# CPSC 330 Lecture 5

#### Lecture plan

- Announcements
- Hyperparameter optimization (25 min)
- Break (5 min)
- Pipelines intro (10 min)
- Pipelines and the Golden Rule (20 min)
- Pipelines and hyperparameter tuning (5 min)



In [1]:
import numpy as np
import pandas as pd
import scipy.stats

import matplotlib.pyplot as plt
%matplotlib inline

from sklearn.model_selection import train_test_split, cross_val_score, cross_validate, GridSearchCV
from sklearn.preprocessing import StandardScaler, OrdinalEncoder, OneHotEncoder
from sklearn.linear_model import LogisticRegression, LinearRegression, Ridge, Lasso
from sklearn.ensemble import RandomForestRegressor
from sklearn.dummy import DummyRegressor
from sklearn.impute import SimpleImputer
from sklearn.compose import ColumnTransformer
from sklearn.pipeline import Pipeline
from sklearn.metrics import r2_score, mean_squared_error

from sklearn.feature_selection import RFE, RFECV

In [2]:
plt.rcParams['font.size'] = 16

## Announcements

- Midterm grades returned.
- hw5 released last week, deadline extended to **Friday** at 6pm.

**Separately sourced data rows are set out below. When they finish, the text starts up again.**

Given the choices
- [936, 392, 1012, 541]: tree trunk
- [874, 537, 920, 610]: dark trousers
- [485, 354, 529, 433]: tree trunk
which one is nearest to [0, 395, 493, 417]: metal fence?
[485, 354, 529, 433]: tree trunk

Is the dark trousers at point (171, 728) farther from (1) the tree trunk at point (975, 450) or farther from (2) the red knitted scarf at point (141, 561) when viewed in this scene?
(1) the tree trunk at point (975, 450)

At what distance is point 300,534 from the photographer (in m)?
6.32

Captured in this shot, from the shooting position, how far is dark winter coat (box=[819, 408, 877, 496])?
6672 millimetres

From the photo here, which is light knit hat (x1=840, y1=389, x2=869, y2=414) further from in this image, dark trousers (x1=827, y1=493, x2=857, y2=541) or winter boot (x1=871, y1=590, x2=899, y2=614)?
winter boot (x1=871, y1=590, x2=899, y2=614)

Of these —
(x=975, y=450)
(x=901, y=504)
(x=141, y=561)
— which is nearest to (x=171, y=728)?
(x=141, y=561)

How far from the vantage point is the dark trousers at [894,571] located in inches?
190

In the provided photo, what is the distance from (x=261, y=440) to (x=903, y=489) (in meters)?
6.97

## Hyperparameter optimization (25 min)

#### Manual hyperparameter optimization

- We tried this last class.
- Advantage: we may have some intuition about what might work.
- Disadvantage: it takes a lot of work.
- Disadvantage: in very complicated cases, our intuition might be worse than a data-driven approach.

#### Automated hyperparameter optimization

- Advantage: reduce human effort
- Advantage: less prone to error and improve reproducibility
- Advantage: data-driven approaches may be effective
- Disadvantage: may be hard to incorporate intuition
- Disadvantage: be careful about overfitting on the validation set.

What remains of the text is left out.